*** DATA RECORDS Section Begins ***

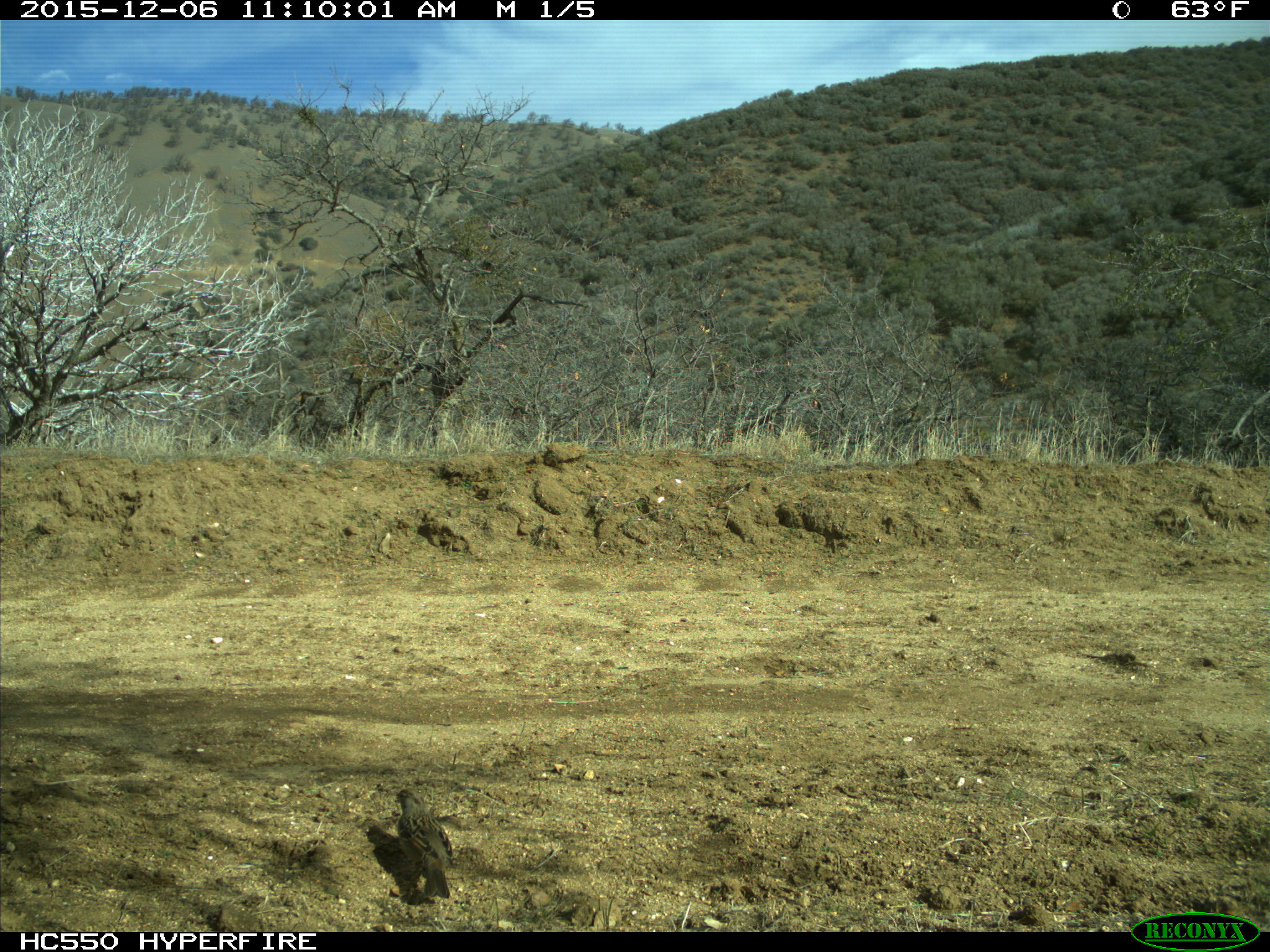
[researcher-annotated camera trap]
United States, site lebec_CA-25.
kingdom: Animalia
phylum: Chordata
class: Aves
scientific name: Aves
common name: birds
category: unidentified bird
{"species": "unidentified bird (birds) (Aves)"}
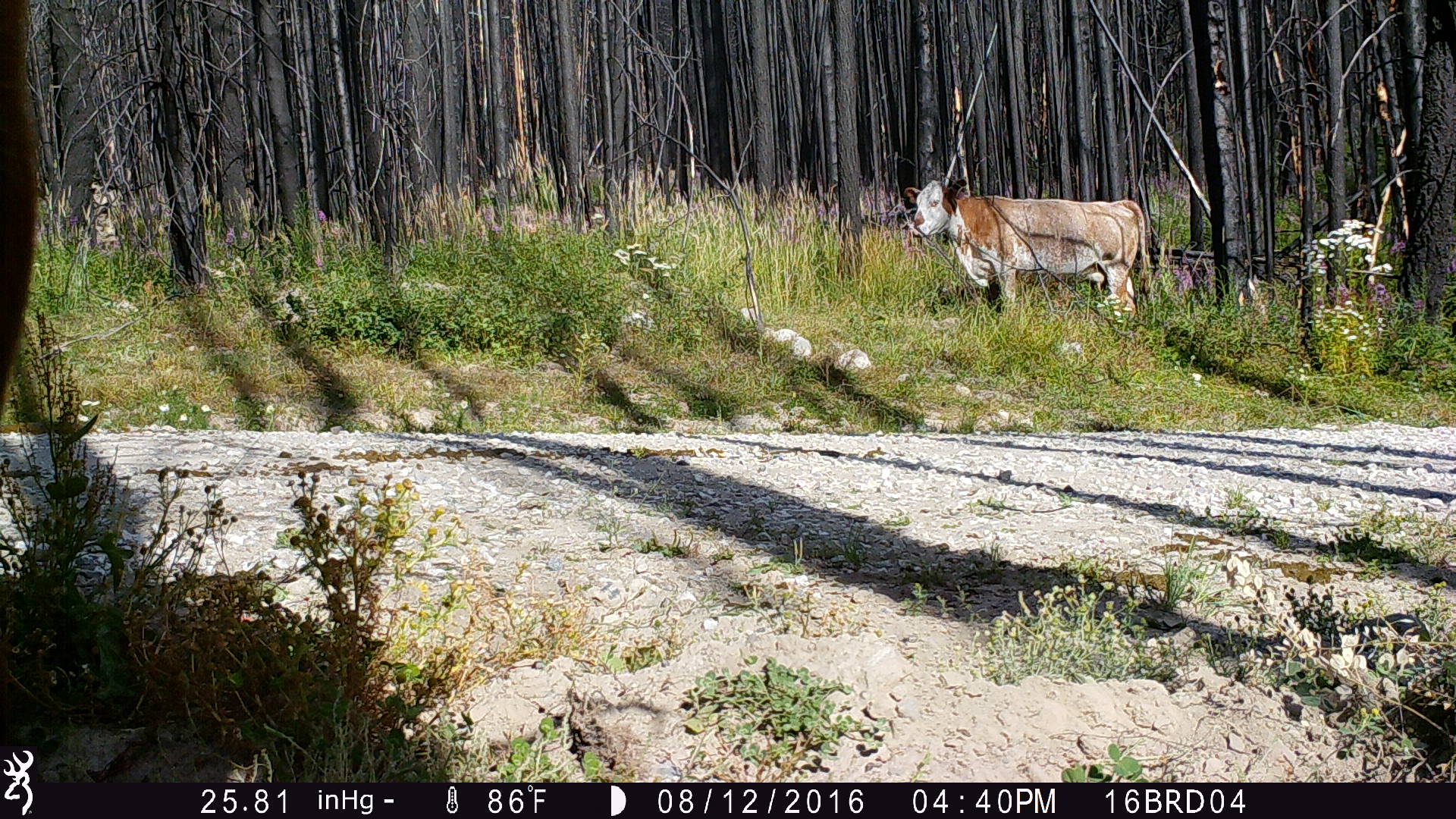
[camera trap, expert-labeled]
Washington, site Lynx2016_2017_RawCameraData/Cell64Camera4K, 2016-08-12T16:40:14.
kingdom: Animalia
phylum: Chordata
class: Mammalia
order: Artiodactyla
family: Bovidae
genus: Bos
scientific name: Bos taurus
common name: domestic cattle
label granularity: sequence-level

*** DATA RECORDS Section Ends ***

TASK TO CARRY OUT =>
Write the records out exactly once more, leaving off the pictures.

EXPECTED ANSWER =>
[researcher-annotated camera trap]
United States, site lebec_CA-25.
kingdom: Animalia
phylum: Chordata
class: Aves
scientific name: Aves
common name: birds
category: unidentified bird
{"species": "unidentified bird (birds) (Aves)"}
[camera trap, expert-labeled]
Washington, site Lynx2016_2017_RawCameraData/Cell64Camera4K, 2016-08-12T16:40:14.
kingdom: Animalia
phylum: Chordata
class: Mammalia
order: Artiodactyla
family: Bovidae
genus: Bos
scientific name: Bos taurus
common name: domestic cattle
label granularity: sequence-level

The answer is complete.